Não é que não nos importemos, mas convenhamos: não dá para ficar sofrendo com a mesma intensidade que afetou os envolvidos, porque explodiríamos de dor, ainda mais depois que o mundo se transformou neste lugar tão perigoso de se viver e a mídia passou a nos inundar todos os dias com essa lava vulcânica de notícias ruins.
Então, parecemos indiferentes, como se todas as tragédias tivessem um palco remoto, uma espécie de Aleppo do mundo, que muitos nem sabem que fica na Síria e que foi a mais linda cidade daquele país, e que contou, nos bons tempos, com mais de 3,5 milhões de habitantes, que pareciam felizes e recebiam maravilhosamente os turistas ricos que se hospedavam no Sheraton Aleppo e percorriam de limusine os pontos turísticos da região.
Como raros conhecem a história política da Síria (e para que conheceríamos?), soa incompreensível que periodicamente descarreguem bombas e mais bombas sempre sobre o mesmo e pobre lugar de nome estranho e, em seguida, emitam um boletim lamentando as mortes não previstas de dezenas de civis, catalogados apenas como danos colaterais. Seja lá o que isso signifique, ficamos sempre com a impressão de que mais do que pretender justificar, eles queriam mesmo era dizer: tanto faz.

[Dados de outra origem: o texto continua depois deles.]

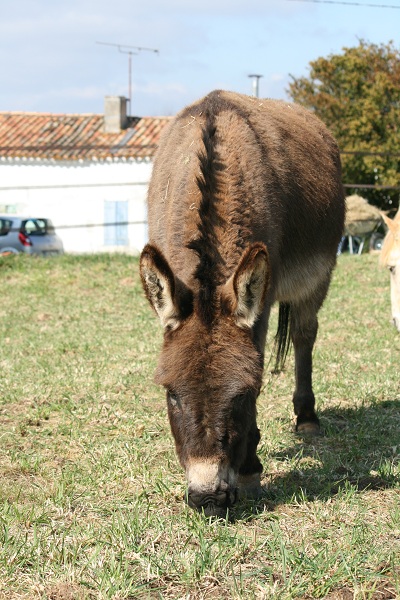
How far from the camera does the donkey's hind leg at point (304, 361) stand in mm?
5621

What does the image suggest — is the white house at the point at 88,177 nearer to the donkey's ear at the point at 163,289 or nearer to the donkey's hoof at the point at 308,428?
the donkey's hoof at the point at 308,428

Alienados do sofrimento alheio, nos comportamos como críticos apáticos do mal que não podemos modificar e citamos cifras horrorosas com a naturalidade de quem não tem nada a ver com isso. No entanto, quando alguém ousa transportar a desgraça para a nossa porta e debater conosco o sentimento resultante, bom, aí as coisas mudam tanto que usualmente choramos só de imaginar que aquilo podia envolver um dos nossos amados, intocáveis na nossa fantasia alienada.
Um vídeo impactante que circula na rede mostra um homem do povo questionado sobre o índice de criminalidade de uma cidade inglesa onde, no período de um ano, teriam ocorrido 252 mortes violentas. Admitindo que este número era alarmante (eles não têm ideia de que esta cifra corresponde a um feriadão pacífico numa grande metrópole brasileira), o repórter pergunta: “Que número o senhor consideraria razoável para esta situação?” Uma rápida reflexão e ele estipula: “Setenta, acho que 70 seria razoável”.
E, então, começa a migrar pelo amplo corredor de acesso a esta área um bando de gente de todas as idades que ele imediatamente reconhece como sua família. E o repórter lhe pergunta: “E agora, qual número o senhor acharia aceitável?”. E ele, secando as lágrimas: “Zero. Tem de ser zero!”.
Não importa a distância ou a latitude. Não existe ninguém que não faça falta para alguém.